Page extract -
===

# Training Two Puppies at Once



## dbarrett (May 3, 2009)

Hey all, new user here.

I was wondering if anyone has gotten two GSD puppies at the same time (for example, a brother and sister from the same litter) and brought them up together, and specifically how you handled the training.

I'm wondering about training them together, separately, or maybe a little of both? Would they mimic good behavior, bad behavior, or be indifferent? Did they find each other distracting? Can one be taught to heel on the right, and the other on the left?


----------



## dOg (Jan 23, 2006)

2 words

double trouble

Most breeders will not agree to it, knowing it will more often than not, cause issues. Bonding is more difficult, training more difficult, and bolstered by one another, two will do things one might think twice about trying. They want success for their brood's progeny, so
will refuse to sell two at once.

<span style="color: #3333FF">A leerburg article on this subject</span>


----------



## Marathon (Mar 27, 2009)

I haven't worked with two GSD's fromthe same litter, but I have a 5 month old lab and a 3 month old shepherd. At first training can seem a little more difficult, but it gives you a good opportunity to work on things like coming when one dogs name is called and the other has to remain in a sit-stay...etc.

The lab recently passed the canine good citizen test and I think the GSD has picked up a lot from him. Honestly the GSD could probably pass get his CGC at this point in time. My thought is that if you have been sucessful training one dog, you won't have a problem with two. In fact it will open a whole new set of training opportunities.


----------



## MaggieRoseLee (Aug 17, 2001)

Do you already have 2 puppies? Or are you thinking about getting 2 puppies.

Cause if you do NOT have the 2, then most of us would recommend just taking one.

To the point almost all responsible breeders know giving 2 to the same family is such a bad idea they won't do it (so take a good look at your breeder.............).

The many many many reasons are listed on the leerburg site already posted  as well as on 

http://www.uvhs.org/behavioral_docs/double_trouble.pdf

http://www.caninedevelopment.com/Sibling.htm

It's just hard enough to raise one puppy (check out the shelters with all the wonderful dogs that are only there because it was overwhelming for their owners as SINGLE dogs...) and just seems to set everything up for success if you can raise one at a time.

Not that I haven't had more than one dog at a time, but a 5 year split works best for me. Get one raised and perfect and THEN add the next!

===

Information provided -
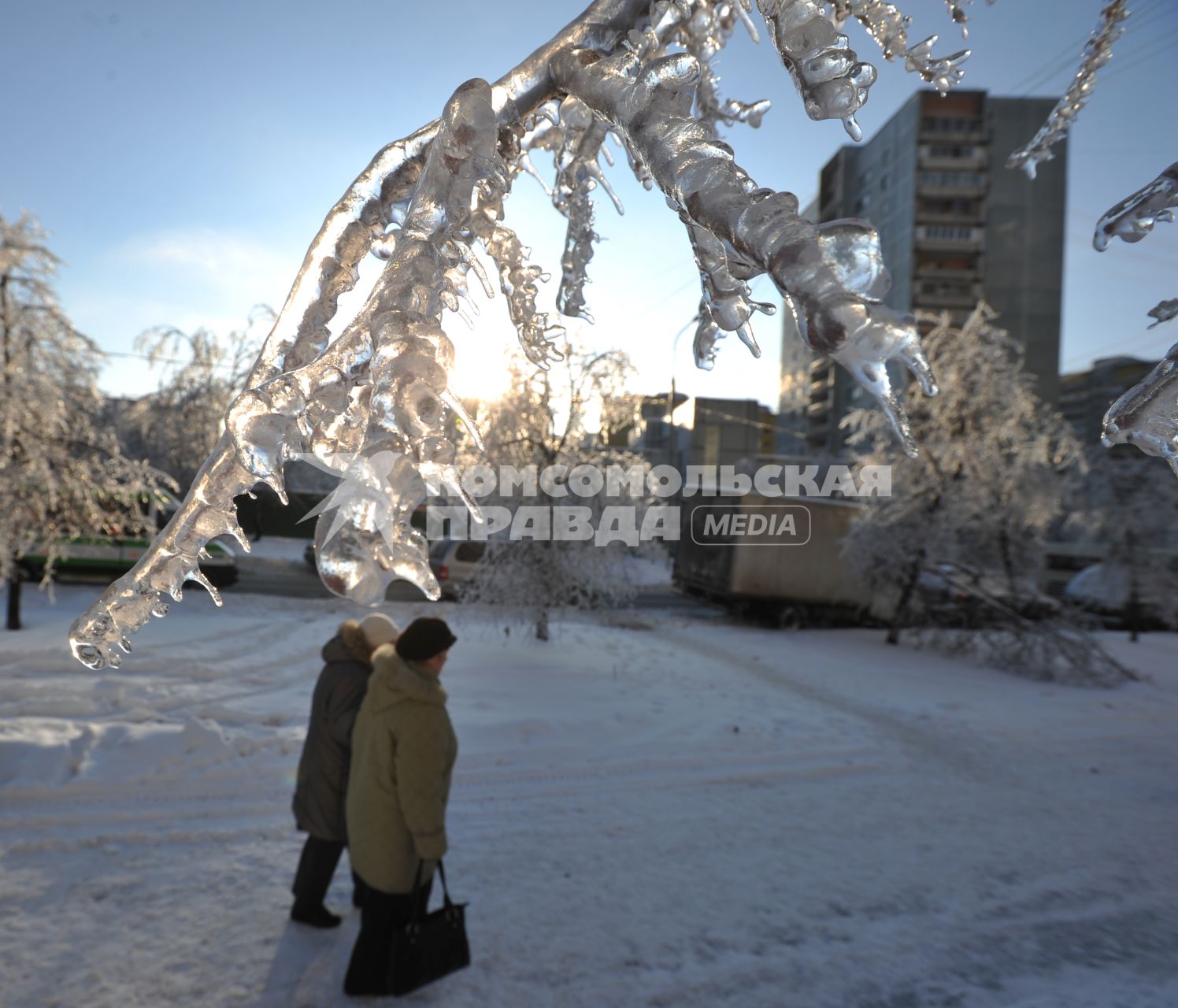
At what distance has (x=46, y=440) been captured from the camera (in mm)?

===

Given request - In the thread on training two puppies, which test did Marathon's lab recently pass? The listing is separate material and has no connection to the thread on training two puppies.

Task result - The canine good citizen test.